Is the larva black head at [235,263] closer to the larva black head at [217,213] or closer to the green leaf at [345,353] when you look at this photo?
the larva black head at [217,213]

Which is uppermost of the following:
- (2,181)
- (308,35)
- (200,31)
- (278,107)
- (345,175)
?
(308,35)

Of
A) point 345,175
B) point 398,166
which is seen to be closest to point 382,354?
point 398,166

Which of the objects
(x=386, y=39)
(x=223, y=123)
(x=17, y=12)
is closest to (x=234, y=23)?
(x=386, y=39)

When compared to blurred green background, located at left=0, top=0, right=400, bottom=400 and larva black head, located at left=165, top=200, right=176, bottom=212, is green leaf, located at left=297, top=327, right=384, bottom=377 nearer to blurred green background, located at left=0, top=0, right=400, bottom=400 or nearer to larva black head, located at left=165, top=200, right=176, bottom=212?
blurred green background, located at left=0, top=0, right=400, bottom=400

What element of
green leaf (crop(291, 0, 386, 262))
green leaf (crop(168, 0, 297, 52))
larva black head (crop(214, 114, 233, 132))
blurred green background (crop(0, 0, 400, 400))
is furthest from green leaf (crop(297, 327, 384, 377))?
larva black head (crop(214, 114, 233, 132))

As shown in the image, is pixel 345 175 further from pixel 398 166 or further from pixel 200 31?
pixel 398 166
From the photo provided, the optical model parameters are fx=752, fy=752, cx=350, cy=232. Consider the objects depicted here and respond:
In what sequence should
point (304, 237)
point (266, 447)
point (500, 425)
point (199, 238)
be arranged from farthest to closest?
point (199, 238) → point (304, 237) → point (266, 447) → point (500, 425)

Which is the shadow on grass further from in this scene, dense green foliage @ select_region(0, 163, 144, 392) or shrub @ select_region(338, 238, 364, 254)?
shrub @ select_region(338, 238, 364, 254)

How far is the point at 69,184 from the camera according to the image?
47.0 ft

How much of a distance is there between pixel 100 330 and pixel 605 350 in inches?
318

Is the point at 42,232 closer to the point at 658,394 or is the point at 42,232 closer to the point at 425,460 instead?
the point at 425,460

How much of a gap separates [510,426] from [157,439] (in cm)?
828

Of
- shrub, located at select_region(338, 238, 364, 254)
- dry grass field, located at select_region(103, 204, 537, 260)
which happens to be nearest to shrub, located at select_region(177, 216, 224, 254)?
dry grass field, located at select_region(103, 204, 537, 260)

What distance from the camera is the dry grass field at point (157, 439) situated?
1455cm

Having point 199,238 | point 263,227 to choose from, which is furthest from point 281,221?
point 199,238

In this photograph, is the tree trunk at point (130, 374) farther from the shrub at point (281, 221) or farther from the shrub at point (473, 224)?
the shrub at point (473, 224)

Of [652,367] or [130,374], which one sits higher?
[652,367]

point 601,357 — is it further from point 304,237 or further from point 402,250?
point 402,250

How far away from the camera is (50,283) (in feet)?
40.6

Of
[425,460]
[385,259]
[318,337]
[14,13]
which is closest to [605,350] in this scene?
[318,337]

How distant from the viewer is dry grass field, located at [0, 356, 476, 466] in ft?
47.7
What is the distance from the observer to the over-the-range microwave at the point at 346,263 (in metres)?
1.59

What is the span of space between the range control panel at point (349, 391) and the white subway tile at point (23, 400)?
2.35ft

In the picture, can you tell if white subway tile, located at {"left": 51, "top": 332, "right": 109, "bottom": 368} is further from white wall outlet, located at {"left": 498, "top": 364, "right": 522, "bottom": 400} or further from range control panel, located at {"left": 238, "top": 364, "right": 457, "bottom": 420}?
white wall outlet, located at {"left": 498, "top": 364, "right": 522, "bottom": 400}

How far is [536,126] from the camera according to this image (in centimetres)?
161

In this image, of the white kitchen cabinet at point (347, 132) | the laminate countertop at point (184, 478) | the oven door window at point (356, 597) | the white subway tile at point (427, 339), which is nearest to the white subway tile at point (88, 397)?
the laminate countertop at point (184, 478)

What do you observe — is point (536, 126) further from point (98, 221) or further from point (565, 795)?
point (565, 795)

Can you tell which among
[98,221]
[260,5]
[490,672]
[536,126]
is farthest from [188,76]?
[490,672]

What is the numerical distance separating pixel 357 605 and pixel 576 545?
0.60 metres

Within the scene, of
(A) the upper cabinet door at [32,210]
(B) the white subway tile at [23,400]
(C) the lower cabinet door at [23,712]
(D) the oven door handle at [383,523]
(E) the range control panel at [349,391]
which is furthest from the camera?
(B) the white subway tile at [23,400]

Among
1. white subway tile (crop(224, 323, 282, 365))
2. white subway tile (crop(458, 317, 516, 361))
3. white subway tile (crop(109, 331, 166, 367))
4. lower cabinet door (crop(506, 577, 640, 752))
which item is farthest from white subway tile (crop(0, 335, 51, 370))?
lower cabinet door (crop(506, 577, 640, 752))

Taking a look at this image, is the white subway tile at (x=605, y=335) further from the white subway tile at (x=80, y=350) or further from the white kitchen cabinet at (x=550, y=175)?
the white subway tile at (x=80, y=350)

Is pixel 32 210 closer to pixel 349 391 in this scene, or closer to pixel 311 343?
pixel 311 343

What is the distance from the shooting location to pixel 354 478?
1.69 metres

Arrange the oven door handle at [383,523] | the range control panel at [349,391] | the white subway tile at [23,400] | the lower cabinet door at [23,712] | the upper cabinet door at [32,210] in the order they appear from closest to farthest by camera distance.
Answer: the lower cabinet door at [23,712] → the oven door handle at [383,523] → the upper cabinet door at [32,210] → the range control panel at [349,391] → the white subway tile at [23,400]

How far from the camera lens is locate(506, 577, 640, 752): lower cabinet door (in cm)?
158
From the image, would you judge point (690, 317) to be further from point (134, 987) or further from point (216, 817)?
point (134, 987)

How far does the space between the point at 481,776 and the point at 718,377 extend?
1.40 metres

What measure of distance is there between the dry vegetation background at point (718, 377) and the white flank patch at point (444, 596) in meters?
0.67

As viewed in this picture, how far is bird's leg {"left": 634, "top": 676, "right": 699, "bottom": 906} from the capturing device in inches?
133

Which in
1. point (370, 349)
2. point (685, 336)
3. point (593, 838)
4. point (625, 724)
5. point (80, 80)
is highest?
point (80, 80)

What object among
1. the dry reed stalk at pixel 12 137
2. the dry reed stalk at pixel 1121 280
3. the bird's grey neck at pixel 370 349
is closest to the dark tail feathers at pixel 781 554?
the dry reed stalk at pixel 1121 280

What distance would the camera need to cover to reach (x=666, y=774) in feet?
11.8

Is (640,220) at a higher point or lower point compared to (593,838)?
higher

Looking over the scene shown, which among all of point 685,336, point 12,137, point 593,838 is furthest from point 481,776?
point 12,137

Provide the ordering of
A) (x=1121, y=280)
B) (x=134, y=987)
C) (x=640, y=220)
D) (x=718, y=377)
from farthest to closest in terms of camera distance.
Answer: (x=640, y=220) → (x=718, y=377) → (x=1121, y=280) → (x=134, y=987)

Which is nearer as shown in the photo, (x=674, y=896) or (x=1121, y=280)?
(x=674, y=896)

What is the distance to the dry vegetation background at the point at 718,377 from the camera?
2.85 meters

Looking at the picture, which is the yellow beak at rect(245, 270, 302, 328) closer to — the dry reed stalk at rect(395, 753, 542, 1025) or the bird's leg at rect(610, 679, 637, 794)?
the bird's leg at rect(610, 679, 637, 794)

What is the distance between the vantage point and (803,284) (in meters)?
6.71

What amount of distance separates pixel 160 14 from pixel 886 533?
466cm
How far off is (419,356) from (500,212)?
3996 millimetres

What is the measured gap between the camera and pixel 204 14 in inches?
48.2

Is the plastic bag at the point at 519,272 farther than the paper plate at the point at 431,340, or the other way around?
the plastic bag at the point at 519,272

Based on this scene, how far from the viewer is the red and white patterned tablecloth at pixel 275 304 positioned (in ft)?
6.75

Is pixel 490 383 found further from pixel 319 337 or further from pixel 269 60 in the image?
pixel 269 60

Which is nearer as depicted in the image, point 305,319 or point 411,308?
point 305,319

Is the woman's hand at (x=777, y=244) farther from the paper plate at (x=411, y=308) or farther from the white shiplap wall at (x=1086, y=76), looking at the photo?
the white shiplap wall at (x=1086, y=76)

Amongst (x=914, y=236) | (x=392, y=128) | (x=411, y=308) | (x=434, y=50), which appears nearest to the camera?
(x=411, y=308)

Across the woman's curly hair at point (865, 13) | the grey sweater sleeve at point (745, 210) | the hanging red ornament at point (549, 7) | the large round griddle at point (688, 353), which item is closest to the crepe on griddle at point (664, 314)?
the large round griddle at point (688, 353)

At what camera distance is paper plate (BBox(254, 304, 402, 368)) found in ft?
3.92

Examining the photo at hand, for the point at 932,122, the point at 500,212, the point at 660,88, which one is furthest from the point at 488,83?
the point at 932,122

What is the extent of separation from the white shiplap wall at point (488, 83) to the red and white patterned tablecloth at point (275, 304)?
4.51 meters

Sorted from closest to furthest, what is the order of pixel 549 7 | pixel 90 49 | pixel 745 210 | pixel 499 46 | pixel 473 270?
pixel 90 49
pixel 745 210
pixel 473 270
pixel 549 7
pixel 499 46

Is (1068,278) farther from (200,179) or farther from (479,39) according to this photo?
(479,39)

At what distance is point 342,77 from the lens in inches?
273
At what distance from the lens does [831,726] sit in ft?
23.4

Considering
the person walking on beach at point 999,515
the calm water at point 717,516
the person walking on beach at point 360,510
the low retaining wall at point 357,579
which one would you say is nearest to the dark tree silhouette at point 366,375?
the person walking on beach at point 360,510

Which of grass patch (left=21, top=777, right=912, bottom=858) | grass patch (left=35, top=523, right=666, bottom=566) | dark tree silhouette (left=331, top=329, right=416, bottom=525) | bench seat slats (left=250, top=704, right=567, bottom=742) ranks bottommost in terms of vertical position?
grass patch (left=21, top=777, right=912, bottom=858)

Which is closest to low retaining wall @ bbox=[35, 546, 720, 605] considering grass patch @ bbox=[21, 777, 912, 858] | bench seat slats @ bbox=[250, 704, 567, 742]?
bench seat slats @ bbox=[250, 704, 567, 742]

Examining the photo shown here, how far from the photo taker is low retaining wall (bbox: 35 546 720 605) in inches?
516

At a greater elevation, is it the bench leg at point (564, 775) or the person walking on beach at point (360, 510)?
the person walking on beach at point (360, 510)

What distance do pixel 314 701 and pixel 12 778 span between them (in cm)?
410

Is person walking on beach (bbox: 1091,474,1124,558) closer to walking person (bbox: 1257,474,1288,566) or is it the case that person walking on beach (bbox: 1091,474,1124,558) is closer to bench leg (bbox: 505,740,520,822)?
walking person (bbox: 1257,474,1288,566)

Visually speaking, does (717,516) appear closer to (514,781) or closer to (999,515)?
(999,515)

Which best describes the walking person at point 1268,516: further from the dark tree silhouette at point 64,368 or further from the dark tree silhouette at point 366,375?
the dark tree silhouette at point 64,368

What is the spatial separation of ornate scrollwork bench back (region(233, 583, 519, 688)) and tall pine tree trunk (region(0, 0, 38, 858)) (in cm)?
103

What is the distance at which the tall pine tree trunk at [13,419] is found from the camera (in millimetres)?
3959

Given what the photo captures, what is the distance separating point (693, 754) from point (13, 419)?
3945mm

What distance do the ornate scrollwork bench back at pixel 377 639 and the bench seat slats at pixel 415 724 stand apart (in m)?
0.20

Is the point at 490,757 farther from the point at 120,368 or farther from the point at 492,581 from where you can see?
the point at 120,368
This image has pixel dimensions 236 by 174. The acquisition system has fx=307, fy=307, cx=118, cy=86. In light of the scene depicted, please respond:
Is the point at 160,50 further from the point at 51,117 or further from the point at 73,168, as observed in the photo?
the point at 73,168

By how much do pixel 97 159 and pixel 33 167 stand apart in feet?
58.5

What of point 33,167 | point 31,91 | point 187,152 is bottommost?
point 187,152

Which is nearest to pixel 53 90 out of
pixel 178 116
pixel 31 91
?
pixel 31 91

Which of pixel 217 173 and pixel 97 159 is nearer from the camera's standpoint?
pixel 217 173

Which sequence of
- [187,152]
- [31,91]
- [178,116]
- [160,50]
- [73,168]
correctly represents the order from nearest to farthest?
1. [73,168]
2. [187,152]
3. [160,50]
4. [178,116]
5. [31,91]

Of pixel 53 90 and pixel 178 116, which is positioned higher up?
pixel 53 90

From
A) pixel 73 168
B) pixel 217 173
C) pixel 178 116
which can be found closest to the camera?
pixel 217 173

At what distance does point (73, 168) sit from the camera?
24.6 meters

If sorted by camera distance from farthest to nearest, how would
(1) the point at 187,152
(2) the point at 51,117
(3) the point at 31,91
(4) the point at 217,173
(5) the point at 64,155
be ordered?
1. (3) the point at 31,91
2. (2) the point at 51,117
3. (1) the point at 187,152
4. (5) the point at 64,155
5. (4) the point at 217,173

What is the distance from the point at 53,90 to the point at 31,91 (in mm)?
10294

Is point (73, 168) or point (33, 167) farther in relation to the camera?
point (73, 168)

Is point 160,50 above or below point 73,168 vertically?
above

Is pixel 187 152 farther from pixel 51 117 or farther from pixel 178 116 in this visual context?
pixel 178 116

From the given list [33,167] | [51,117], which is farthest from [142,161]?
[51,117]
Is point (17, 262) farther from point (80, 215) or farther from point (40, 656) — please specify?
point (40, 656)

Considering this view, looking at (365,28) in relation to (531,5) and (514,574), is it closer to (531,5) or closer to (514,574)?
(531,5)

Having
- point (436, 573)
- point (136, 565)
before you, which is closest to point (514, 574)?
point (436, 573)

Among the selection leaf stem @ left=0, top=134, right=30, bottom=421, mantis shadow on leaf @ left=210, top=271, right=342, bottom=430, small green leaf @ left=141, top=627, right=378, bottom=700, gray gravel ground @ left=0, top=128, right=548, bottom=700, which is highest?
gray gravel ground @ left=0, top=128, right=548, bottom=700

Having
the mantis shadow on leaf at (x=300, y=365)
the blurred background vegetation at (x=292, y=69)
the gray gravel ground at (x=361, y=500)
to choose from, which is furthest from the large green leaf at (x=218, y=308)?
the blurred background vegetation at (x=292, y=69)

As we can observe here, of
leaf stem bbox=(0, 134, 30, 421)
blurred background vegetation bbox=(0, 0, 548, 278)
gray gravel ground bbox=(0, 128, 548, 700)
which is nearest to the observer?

*-*-*

Write out exactly the lines from the line holding "Is point (73, 168)" through the last line of the data, and nothing besides those lines.

◆ **The response**:
Is point (73, 168) or point (33, 167) farther in relation to the camera?
point (73, 168)

Is point 160,50 above or below point 73,168 vertically?
above

Is pixel 187 152 farther from pixel 51 117 or farther from pixel 178 116 in this visual context?
pixel 178 116

From the given list [33,167] | [51,117], which is farthest from [142,161]?
[51,117]
Is point (17, 262) farther from point (80, 215) or farther from point (40, 656) — please specify?
point (40, 656)

Considering this view, looking at (365,28) in relation to (531,5) and (514,574), is it closer to (531,5) or closer to (514,574)?
(531,5)

Having
- point (436, 573)
- point (136, 565)
before you, which is closest to point (514, 574)?
point (436, 573)

Among the selection leaf stem @ left=0, top=134, right=30, bottom=421, mantis shadow on leaf @ left=210, top=271, right=342, bottom=430, small green leaf @ left=141, top=627, right=378, bottom=700, gray gravel ground @ left=0, top=128, right=548, bottom=700, which is highest?
gray gravel ground @ left=0, top=128, right=548, bottom=700

Having
the mantis shadow on leaf at (x=300, y=365)
the blurred background vegetation at (x=292, y=69)
the gray gravel ground at (x=361, y=500)
to choose from, which is furthest from the large green leaf at (x=218, y=308)?
the blurred background vegetation at (x=292, y=69)

As we can observe here, of
leaf stem bbox=(0, 134, 30, 421)
blurred background vegetation bbox=(0, 0, 548, 278)
gray gravel ground bbox=(0, 128, 548, 700)
which is nearest to the observer?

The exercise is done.